Management of Candida UTI
Remove the urinary catheter immediately if present, and only treat with antifungals if the patient is symptomatic, neutropenic, a very low-birth-weight infant, or undergoing urologic procedures. Most candiduria represents asymptomatic colonization that does not require antifungal therapy 1.
Key Decision Point: Who Needs Treatment?
The fundamental management principle is that antifungal therapy is NOT recommended for asymptomatic candiduria except in three high-risk groups 1:
- Neutropenic patients (treat as candidemia)
- Very low-birth-weight infants <1500g (treat as candidemia)
- Patients undergoing urologic procedures (prophylactic treatment perioperatively)
This approach prevents unnecessary antibiotic exposure and reduces the risk of resistance development, which research confirms is a major problem in clinical practice where overtreatment of asymptomatic candiduria remains common 2.
Source Control: The Critical First Step
Catheter removal is strongly recommended and should be done as early as feasible 1. This single intervention clears candiduria in approximately 50% of asymptomatic patients without any antifungal therapy 3. For patients with urinary obstruction, nephrostomy tubes, or stents, consider removal or replacement if possible 1.
Antifungal Therapy for Symptomatic Infections
Candida Cystitis (Lower UTI)
For fluconazole-susceptible species (most C. albicans):
- Oral fluconazole 200 mg (3 mg/kg) daily for 2 weeks 1
- This is a strong recommendation with moderate-quality evidence
For fluconazole-resistant C. glabrata:
- Amphotericin B deoxycholate 0.3-0.6 mg/kg daily for 1-7 days OR
- Oral flucytosine 25 mg/kg four times daily for 7-10 days 1
- Consider amphotericin B bladder irrigation (50 mg/L sterile water daily for 5 days) as adjunctive therapy 1
For C. krusei:
- Amphotericin B deoxycholate 0.3-0.6 mg/kg daily for 1-7 days 1
Candida Pyelonephritis (Upper UTI)
For fluconazole-susceptible organisms:
- Oral fluconazole 200-400 mg (3-6 mg/kg) daily for 2 weeks 1
For fluconazole-resistant C. glabrata:
- Amphotericin B deoxycholate 0.3-0.6 mg/kg daily for 1-7 days with or without oral flucytosine 25 mg/kg four times daily 1
- Monotherapy with flucytosine 25 mg/kg four times daily for 2 weeks can be considered (weaker recommendation) 1
Eliminate urinary tract obstruction - this is strongly recommended and critical for treatment success 1.

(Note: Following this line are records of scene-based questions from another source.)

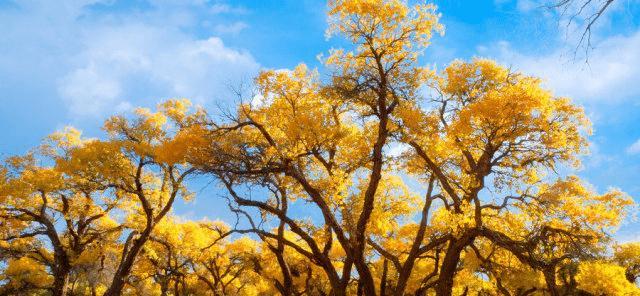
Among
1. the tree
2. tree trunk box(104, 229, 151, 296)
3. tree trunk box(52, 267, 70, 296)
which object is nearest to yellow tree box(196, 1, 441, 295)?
the tree

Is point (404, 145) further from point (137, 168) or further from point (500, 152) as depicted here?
point (137, 168)

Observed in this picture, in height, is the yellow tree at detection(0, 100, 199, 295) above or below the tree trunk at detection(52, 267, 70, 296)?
above

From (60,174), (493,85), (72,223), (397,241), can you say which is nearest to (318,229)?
(397,241)

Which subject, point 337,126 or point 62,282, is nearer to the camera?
point 337,126

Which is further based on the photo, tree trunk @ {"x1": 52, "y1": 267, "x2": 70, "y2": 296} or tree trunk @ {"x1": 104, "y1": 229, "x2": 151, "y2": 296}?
tree trunk @ {"x1": 52, "y1": 267, "x2": 70, "y2": 296}

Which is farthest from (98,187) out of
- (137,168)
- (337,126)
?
(337,126)

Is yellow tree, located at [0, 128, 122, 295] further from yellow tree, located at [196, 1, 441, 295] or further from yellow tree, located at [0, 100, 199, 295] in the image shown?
yellow tree, located at [196, 1, 441, 295]

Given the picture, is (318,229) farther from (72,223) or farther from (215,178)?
(72,223)

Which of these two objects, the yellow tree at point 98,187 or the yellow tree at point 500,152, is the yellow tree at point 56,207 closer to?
the yellow tree at point 98,187

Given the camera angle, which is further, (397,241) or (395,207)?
(397,241)

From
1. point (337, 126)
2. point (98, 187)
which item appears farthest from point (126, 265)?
point (337, 126)

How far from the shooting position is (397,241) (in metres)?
20.5

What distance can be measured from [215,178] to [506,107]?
842cm

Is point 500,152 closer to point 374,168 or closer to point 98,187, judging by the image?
point 374,168
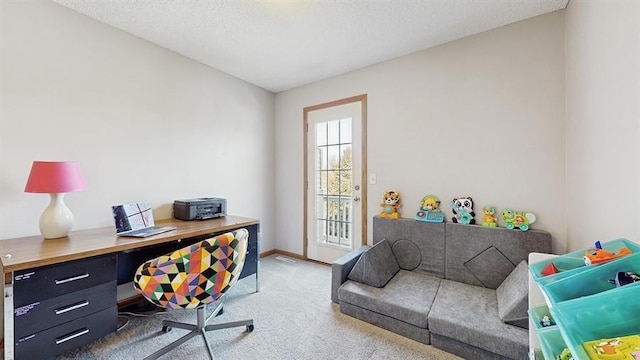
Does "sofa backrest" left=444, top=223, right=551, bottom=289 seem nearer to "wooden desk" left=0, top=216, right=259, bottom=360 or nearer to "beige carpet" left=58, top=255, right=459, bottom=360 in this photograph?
"beige carpet" left=58, top=255, right=459, bottom=360

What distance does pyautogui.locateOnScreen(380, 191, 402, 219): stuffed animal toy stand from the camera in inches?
104

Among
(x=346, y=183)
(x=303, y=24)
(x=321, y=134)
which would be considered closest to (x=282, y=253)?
(x=346, y=183)

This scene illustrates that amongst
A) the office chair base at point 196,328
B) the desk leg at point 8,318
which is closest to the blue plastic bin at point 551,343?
the office chair base at point 196,328

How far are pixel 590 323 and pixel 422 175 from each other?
6.50ft

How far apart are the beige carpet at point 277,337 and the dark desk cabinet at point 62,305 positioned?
0.94 ft

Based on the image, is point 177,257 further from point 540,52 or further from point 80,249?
point 540,52

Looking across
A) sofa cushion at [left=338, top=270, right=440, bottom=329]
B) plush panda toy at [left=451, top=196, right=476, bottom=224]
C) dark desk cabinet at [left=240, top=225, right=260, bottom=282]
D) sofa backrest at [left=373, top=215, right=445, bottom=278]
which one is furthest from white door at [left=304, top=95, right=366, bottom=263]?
dark desk cabinet at [left=240, top=225, right=260, bottom=282]

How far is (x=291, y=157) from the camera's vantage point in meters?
3.61

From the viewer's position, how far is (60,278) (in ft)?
4.58

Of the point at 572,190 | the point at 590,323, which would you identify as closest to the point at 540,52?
the point at 572,190

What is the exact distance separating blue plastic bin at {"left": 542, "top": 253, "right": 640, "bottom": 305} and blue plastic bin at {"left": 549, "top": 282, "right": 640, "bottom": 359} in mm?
96

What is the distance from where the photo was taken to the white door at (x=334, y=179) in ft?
9.81

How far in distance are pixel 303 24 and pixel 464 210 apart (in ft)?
7.19

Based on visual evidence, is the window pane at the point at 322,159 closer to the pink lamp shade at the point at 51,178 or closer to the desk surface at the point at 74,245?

Treatment Duration Considerations
Recent 2025 data suggests that shorter durations may be equally effective. A retrospective study found no difference in clinical success between 14 days versus a median of 7 days of fluconazole for symptomatic Candida UTI (93.3% vs 93.1% success rates) 4. However, the established guideline recommendation remains 14 days, and this newer evidence requires validation in prospective trials before changing practice standards.
Perioperative Prophylaxis
For patients undergoing urologic procedures with candiduria:
- Fluconazole 400 mg (6 mg/kg) daily OR
- Amphotericin B deoxycholate 0.3-0.6 mg/kg daily
- Give for several days before AND after the procedure 1
Critical Pitfalls to Avoid
Do not use echinocandins or non-fluconazole azoles for urinary tract infections - they achieve inadequate urinary concentrations and are ineffective 5, 3, 6. This includes voriconazole, posaconazole, itraconazole, caspofungin, micafungin, and anidulafungin.
Do not treat asymptomatic candiduria in immunocompetent patients - this leads to unnecessary antifungal exposure, increased costs, and potential resistance development without clinical benefit 2, 5.
Always obtain susceptibility testing to guide therapy, particularly given rising rates of non-albicans species with azole resistance 1, 5.
Consider disseminated candidiasis in high-risk patients (neutropenic, ICU patients, recent abdominal surgery) as candiduria may be the only indicator of invasive disease 5, 6, 7. Recent data shows 20.8% of candidemia cases originate from the urinary tract, particularly in elderly patients with bladder catheters or urologic procedures 7.
Special Populations
Neutropenic patients and very low-birth-weight infants with candiduria should be treated as candidemia with systemic antifungal therapy, not just as isolated UTI 1. This reflects the high risk of dissemination in these vulnerable populations.